Решебник по алгебре 9 класс Мерзляк Задание 756

\[\boxed{\mathbf{756\ (756).\ }Еуроки\ - \ ДЗ\ без\ мороки}\]

\[Запишем:\ \]

\[\ \frac{1}{a + c} = \frac{\frac{1}{b + c} + \frac{1}{a + b}}{2}\text{\ \ }\]

\[\frac{2}{a + c} = \frac{1}{b + c} + \frac{1}{a + b}\]

\[\frac{2}{a + c} = \frac{a + b + b + c}{(b + c)(a + b)}\text{\ \ }\]

\[\frac{2}{a + c} = \frac{a + c + 2b}{(b + c)(a + b)}\text{\ \ }\]

\[\frac{2}{a + c} = \frac{a + c + 2b}{ab + b^{2} + ac + bc}\ \]

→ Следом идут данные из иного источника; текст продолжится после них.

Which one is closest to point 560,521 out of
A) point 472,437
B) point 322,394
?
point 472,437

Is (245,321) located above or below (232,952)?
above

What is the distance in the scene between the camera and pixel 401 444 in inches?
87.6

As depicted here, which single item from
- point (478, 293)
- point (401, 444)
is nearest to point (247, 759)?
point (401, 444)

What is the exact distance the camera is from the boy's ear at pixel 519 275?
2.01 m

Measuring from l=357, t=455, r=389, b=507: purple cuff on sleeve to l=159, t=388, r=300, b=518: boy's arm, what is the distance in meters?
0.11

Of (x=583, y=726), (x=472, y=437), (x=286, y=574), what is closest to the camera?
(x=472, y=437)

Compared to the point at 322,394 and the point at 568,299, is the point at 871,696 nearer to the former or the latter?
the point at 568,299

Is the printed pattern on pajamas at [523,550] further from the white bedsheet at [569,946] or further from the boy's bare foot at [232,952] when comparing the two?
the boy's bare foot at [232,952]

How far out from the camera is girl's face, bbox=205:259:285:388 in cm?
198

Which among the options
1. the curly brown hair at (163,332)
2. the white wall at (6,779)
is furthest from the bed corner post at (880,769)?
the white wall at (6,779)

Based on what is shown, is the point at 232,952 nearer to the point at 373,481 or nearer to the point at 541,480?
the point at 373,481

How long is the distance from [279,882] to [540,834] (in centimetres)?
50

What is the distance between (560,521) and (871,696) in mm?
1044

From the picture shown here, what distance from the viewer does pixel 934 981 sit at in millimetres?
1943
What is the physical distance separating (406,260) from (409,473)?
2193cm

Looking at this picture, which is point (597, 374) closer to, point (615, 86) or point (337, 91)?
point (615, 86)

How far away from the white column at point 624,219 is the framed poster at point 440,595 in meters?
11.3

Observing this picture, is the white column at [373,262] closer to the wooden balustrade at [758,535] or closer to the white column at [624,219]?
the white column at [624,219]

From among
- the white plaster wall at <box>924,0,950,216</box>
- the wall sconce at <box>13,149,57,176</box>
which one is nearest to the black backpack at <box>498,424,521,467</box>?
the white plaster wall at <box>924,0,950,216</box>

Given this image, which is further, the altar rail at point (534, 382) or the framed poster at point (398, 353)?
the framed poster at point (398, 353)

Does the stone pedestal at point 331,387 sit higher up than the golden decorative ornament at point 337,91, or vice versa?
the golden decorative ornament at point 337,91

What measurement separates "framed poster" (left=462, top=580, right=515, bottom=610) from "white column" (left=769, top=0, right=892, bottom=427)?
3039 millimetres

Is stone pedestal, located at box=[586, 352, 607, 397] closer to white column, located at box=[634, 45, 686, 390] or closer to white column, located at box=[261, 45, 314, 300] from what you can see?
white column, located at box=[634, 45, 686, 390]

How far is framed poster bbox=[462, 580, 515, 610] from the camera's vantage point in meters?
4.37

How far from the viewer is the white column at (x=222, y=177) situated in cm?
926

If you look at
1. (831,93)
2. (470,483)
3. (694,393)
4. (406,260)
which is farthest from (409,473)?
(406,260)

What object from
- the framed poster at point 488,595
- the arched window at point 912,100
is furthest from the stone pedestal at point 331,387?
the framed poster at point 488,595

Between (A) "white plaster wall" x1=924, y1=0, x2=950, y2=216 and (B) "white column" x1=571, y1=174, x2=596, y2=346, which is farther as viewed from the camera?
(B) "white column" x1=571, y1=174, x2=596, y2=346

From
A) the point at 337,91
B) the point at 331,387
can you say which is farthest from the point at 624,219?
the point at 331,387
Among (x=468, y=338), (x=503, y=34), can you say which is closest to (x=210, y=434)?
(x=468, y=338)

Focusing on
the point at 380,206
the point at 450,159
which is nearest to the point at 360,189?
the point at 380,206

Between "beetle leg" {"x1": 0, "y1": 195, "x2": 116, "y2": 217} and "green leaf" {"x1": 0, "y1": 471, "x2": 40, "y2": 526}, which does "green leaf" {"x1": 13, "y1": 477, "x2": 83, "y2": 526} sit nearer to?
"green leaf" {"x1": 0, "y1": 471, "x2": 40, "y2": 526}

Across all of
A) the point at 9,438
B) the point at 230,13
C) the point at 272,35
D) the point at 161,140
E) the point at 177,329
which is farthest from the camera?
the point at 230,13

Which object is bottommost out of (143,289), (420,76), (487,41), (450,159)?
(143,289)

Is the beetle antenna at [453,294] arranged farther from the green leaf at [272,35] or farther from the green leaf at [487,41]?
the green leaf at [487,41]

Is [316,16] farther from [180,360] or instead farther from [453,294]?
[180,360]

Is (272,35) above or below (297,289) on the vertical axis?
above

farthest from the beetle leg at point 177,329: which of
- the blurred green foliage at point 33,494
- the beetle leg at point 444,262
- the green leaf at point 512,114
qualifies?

\[2 \cdot \left( ab + b^{2} + ac + bc \right) =\]

\[= (a + c)(a + c + 2b)\]

\[2ab + 2b^{2} + 2ac + 2bc =\]

\[= a^{2} + ac + 2ab + ac +\]

\[+ c^{2} + 2bc\]

\[2b^{2} = a^{2} + c^{2}\ или\ \ \ \ \]

\[b^{2} = \frac{a^{2} + c^{2}}{2}\text{\ \ }\]

\[Тогда:\ \ \]

\[a^{2},\ b^{2},\ c^{2} - тоже\ члены\]

\[\ арифметической\ прогрессии.\]